Not anymore. LinkedIn has changed the game as far as getting in touch with people you don’t yet know. Picking up the phone still has its merits, but it’s not the best way of introducing yourself. LinkedIn’s messaging feature allows others to get to know you first, on their own terms, which is preferable to pretty much everyone. If you craft a well-written message, you can use it to connect with like-minded individuals and potential business opportunities. Here’s how.
Like anything else, in order for your use of LinkedIn to be effective, you have to go about it the right way. If you rush in too fast, if you say the wrong thing — your efforts won’t be successful. I know you’re in a hurry. Your time is precious. But we’re all staring down deadlines and working as hard as we can to move our businesses forward.
Here’s the truth. If you’re unable to take the time to word your inquiry correctly, don’t bother sending one at all. It won’t work. The busiest people know how to reach out to others to grow their business.
I receive inquires via LinkedIn frequently, sometimes three or four times a day. I’m always happy to hear from people who are genuinely trying to connect with me. In fact I’m eager to reply to them. On the other hand, I receive plenty of messages that are totally ineffective. If you cut corners, if you’re lazy — what do you really expect is going to happen?
Here are a few tips.
1. Flattery always works.
You will be amazed how far it gets you. Study up on the person you want to message. Take the time to understand his or her business. Then comment on it. Consider explaining how the individual has inspired you or what you admire about him or her. Just a few words — any sort of acknowledgement really — go a long way.

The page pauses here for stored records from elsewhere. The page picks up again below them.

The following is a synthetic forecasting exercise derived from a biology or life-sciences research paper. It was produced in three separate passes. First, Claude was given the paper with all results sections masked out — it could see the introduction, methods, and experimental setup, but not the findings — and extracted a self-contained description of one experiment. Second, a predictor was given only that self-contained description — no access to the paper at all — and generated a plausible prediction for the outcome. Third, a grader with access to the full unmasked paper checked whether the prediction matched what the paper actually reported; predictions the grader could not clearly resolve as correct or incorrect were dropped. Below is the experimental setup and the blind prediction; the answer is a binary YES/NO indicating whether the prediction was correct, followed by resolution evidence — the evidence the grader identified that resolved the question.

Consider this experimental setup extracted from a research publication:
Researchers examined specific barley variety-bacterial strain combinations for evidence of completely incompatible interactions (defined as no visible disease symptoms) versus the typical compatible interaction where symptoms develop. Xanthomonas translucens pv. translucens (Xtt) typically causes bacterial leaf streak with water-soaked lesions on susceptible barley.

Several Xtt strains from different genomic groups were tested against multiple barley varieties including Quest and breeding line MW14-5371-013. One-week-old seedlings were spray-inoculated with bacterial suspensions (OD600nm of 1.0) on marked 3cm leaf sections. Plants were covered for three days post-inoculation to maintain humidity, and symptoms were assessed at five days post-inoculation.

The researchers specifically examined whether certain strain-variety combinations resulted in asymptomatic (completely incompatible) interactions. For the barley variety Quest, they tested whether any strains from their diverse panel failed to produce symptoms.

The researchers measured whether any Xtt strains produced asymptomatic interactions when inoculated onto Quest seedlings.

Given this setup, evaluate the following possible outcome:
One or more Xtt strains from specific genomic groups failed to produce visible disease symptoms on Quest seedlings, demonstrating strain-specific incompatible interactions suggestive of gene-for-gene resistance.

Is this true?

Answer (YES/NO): NO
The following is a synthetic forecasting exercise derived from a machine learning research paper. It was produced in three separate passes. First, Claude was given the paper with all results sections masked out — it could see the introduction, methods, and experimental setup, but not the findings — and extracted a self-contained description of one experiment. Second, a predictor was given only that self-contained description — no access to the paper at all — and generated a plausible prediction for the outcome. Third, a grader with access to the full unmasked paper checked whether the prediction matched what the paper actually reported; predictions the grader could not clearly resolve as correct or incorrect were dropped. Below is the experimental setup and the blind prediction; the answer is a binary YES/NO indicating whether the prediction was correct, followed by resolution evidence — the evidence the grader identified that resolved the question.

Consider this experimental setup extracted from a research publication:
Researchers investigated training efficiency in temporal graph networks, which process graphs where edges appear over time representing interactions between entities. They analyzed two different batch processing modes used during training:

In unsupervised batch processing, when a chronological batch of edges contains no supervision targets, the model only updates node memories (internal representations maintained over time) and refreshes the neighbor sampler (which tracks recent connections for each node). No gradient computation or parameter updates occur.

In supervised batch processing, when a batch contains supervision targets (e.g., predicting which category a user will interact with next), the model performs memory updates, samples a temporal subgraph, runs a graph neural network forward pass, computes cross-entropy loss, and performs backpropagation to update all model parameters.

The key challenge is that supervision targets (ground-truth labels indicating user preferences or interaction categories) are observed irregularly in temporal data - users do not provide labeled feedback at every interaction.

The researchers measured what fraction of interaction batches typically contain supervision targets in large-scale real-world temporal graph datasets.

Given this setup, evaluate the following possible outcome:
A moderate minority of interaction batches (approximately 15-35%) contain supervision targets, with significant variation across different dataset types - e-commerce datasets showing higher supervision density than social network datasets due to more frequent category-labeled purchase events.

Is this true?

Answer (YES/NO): NO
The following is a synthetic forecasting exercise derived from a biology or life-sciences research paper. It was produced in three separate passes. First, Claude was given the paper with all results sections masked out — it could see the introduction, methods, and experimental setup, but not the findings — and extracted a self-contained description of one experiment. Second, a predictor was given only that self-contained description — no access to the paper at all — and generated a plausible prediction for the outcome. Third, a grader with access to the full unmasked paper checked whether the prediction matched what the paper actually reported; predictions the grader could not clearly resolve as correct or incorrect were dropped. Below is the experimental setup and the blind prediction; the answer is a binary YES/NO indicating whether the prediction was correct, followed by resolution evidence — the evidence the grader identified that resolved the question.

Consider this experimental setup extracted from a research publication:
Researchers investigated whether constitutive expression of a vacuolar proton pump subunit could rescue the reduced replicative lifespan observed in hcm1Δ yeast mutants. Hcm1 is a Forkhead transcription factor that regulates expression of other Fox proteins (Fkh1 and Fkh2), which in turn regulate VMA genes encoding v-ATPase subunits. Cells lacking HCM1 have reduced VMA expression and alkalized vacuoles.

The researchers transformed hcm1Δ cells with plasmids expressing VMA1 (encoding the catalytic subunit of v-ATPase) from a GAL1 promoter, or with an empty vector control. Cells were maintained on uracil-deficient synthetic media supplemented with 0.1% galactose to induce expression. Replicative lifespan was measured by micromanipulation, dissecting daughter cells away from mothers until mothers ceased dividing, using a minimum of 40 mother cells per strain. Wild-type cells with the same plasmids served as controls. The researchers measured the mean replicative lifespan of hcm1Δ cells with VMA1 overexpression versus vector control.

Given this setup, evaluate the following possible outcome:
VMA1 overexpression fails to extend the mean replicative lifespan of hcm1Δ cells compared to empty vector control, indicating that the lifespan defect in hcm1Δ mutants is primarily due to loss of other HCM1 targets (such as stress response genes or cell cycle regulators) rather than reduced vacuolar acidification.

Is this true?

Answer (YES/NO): NO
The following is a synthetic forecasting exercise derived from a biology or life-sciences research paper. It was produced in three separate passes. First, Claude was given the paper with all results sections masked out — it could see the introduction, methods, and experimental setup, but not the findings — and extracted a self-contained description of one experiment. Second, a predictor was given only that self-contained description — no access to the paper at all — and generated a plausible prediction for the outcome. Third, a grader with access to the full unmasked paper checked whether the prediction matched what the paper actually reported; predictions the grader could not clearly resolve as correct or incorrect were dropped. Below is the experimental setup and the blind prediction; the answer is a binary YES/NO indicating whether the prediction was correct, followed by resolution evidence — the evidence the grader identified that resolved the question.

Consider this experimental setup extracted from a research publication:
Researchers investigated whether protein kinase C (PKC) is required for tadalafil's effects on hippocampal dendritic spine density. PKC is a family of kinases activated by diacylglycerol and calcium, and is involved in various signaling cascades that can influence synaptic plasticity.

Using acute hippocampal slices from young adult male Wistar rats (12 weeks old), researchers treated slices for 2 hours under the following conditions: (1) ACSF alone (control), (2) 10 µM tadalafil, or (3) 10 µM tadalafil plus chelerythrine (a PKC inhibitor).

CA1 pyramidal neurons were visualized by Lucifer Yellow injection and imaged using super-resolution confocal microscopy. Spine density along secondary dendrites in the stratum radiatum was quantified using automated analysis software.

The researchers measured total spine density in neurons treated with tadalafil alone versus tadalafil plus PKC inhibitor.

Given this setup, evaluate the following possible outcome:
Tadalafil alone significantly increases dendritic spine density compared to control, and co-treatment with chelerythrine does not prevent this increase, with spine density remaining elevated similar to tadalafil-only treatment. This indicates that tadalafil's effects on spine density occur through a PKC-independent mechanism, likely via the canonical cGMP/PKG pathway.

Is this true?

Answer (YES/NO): YES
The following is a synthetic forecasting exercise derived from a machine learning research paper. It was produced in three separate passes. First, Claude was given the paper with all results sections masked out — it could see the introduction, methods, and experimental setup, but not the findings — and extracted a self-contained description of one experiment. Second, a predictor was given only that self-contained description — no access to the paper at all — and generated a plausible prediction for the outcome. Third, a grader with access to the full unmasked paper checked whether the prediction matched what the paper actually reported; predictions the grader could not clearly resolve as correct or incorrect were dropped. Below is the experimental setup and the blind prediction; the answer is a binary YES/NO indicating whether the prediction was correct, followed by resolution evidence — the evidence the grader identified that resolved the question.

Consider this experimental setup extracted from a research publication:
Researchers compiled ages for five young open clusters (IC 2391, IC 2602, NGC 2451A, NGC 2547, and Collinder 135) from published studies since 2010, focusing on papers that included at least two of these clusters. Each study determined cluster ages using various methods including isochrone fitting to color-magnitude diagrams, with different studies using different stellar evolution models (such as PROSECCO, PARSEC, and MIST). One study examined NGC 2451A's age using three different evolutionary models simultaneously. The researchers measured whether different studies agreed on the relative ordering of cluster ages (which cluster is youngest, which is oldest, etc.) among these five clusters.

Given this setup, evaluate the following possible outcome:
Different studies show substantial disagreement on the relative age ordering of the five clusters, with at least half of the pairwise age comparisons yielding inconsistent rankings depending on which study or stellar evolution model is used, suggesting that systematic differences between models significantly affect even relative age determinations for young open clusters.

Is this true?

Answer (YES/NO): YES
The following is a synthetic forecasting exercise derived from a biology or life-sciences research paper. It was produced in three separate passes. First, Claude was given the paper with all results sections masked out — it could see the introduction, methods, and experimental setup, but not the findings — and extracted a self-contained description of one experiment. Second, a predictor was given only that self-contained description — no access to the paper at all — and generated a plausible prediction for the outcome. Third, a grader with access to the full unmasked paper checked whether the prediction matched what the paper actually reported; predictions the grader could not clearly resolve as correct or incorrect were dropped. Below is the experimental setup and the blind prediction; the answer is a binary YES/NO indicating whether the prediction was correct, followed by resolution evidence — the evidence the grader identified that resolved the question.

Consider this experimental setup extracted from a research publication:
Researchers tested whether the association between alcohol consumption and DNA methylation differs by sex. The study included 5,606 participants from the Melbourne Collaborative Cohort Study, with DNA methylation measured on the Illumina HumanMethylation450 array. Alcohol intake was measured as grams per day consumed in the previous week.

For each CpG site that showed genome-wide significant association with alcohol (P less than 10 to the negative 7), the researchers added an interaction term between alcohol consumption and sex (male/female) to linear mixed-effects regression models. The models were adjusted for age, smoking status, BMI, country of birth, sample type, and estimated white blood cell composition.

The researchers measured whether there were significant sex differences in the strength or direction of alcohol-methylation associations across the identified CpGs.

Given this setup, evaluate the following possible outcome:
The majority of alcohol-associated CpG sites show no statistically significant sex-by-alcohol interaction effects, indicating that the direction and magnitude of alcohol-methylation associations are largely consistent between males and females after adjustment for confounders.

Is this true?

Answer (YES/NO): NO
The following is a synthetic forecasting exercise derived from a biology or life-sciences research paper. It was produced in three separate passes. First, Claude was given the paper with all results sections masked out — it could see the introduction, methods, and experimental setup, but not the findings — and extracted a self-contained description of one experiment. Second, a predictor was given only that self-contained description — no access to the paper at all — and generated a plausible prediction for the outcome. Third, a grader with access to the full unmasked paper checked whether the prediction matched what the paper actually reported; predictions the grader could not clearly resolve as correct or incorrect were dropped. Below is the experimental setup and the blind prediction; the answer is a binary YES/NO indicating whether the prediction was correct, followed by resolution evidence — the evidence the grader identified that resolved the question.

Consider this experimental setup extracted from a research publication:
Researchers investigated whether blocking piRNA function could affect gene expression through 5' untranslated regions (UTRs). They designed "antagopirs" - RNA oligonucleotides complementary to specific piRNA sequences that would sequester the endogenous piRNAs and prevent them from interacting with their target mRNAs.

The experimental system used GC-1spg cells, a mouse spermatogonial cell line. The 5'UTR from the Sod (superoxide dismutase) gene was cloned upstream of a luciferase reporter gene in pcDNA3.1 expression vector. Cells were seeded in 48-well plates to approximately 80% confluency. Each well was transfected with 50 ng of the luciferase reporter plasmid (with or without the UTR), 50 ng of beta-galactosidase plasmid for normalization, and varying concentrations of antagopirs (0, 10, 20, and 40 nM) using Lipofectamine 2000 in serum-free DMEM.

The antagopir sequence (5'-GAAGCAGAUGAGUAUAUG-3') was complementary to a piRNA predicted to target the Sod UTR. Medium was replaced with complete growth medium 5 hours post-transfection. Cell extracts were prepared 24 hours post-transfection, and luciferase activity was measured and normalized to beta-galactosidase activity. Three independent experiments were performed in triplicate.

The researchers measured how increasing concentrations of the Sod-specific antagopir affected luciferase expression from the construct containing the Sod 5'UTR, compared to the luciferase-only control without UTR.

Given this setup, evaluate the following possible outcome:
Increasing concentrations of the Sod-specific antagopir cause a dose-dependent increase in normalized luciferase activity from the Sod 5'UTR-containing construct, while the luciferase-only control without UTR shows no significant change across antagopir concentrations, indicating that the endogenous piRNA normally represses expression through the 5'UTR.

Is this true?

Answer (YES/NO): NO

I cannot tell you how many times I have reached out to people who don’t know me with a little flattery. It works. It cracks open the door.
2. Do not spam.
Every once in a while, I receive a request from someone who does not know what I do for living. It’s blatantly obvious this person has not done his or her homework. I delete these messages right away. I don’t get it.
3. Do not copy multiple people.
It’s impersonal. And reveals you to be lazy. First impressions are everything. No one is trying to start up a conversation with multiple people they don’t know on LinkedIn.
4. Keep it short.
I don’t know you yet. If you write a lengthy saga about your life, the result is that I feel like you don’t value my time. That’s a non-starter. It’s better to try to establish a relationship first. Give the individual the opportunity to want to know more about you. Pique their interest.
5. Keep your profile up to date and looking good.
The first thing the person you contact is going to do is check out your page. So it better look fresh!
6. Don’t make your pitch right off the bat.
It’s tempting to include a link to your webpage or some other external link, but I advise waiting until you get an initial response. You’re simply trying to move too quickly otherwise. Sometimes I’m even a little surprised. Most of us know confidential information can put us in an uncomfortable situation. In fact, some people won’t want to engage until there are some protections in place.
7. Asking for more information and / or clarification is always a good idea.
Let’s say you’re trying to get in touch with the right person at a company. Asking around with the intent of identifying that person makes sense. Asking about how the company’s processes work is also appropriate. These questions are easy to answer. On the whole, I find people want to be helpful. So make it easy for them.
It’s easier than ever to network online, but it’s still all about effort and intention. Use these tips to make the most of our increasing interconnectedness. And breathe a little easier. Because cold calling is old school. None of us have to fear it anymore.